Let $\mu$ be a probability measure on a set of $n$ elements and let $p_i$ be the measure of the $i$-th element. Its Shannon entropy is defined by

$$
E(\mu)=-\sum_{i=1}^np_i\log(p_i)
$$

with the usual convention that $0\cdot(-\infty)=0$.

The following are two fundamental properties:

Property 1: $E(\mu)$ takes its minimum on the Dirac measures.

Property 2: $E(\mu)$ takes its maximum on the uniform probability measure.

Now, for some application, I am really interested in a possible generalization when $\mu$ is a finitely additive probability measure on the natural numbers.

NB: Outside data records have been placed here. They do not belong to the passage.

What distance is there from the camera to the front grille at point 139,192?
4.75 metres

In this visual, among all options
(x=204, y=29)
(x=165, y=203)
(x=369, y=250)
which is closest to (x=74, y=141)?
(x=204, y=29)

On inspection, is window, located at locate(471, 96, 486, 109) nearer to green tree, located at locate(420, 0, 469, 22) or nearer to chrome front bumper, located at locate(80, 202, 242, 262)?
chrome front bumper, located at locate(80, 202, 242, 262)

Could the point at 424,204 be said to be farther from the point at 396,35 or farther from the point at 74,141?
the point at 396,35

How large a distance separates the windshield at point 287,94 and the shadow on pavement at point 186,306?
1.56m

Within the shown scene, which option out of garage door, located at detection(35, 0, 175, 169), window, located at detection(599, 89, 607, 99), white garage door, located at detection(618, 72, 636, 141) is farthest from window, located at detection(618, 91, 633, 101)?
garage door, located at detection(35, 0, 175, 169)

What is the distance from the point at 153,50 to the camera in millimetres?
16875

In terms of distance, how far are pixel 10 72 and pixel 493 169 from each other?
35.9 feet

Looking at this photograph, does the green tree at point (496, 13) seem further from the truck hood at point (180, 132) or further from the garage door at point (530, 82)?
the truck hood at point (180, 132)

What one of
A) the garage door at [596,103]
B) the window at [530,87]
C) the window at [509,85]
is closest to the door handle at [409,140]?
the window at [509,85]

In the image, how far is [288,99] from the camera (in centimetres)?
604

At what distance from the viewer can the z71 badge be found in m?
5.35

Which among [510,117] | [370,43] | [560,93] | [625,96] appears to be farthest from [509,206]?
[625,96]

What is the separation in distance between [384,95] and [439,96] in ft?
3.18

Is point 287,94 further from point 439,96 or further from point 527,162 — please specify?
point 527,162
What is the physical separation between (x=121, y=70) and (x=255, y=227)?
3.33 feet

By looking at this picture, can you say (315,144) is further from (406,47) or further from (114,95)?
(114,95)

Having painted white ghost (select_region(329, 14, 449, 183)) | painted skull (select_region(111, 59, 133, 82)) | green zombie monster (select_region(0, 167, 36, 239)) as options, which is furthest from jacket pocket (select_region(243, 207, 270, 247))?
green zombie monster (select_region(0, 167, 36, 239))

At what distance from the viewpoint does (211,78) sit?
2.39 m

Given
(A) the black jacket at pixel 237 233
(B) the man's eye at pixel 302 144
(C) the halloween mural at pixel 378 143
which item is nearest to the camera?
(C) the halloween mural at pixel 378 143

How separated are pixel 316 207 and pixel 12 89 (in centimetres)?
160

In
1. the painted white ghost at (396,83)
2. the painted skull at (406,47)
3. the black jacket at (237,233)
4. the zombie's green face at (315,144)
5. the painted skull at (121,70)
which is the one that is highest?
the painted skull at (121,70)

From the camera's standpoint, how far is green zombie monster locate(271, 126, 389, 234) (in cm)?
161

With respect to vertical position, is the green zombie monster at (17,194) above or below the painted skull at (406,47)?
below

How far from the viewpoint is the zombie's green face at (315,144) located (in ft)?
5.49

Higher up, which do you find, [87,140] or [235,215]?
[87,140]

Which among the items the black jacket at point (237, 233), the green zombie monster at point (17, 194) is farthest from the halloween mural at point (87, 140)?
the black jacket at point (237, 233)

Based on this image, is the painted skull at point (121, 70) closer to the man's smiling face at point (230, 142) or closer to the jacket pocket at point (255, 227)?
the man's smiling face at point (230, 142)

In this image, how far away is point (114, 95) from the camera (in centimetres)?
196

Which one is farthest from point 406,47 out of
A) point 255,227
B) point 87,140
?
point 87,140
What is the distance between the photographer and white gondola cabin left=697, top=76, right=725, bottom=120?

Question: Is it possible to define a notion of entropy of a finitely additive probability measure on the natural numbers in such a way that it verifies the following properties:

  • it takes its minimum on the Dirac measures
  • it takes its maximum on the finitely additive translation invariant probability measures

Any reference? Idea?

Thanks in advance,

Valerio

Best Answer

I don't know if someone has already defined such entropy and I am not an expert on these things, but (depending what is wanted) I would start with something like $$E(\mu)=\sup\left\{-\sum_{i=1}^n\mu(A_i)\log(\mu(A_i)) : \mathbb{N} = \bigcup_{i=1}^n A_i, A_i \text{ pairwise disjoint}\right\}.$$

Some properties this entropy would have are

  1. It equals the Shannon entropy for measures that are concentrated on finitely many numbers.
  2. It gives value $+\infty$ for finitely additive translation invariant probability measures.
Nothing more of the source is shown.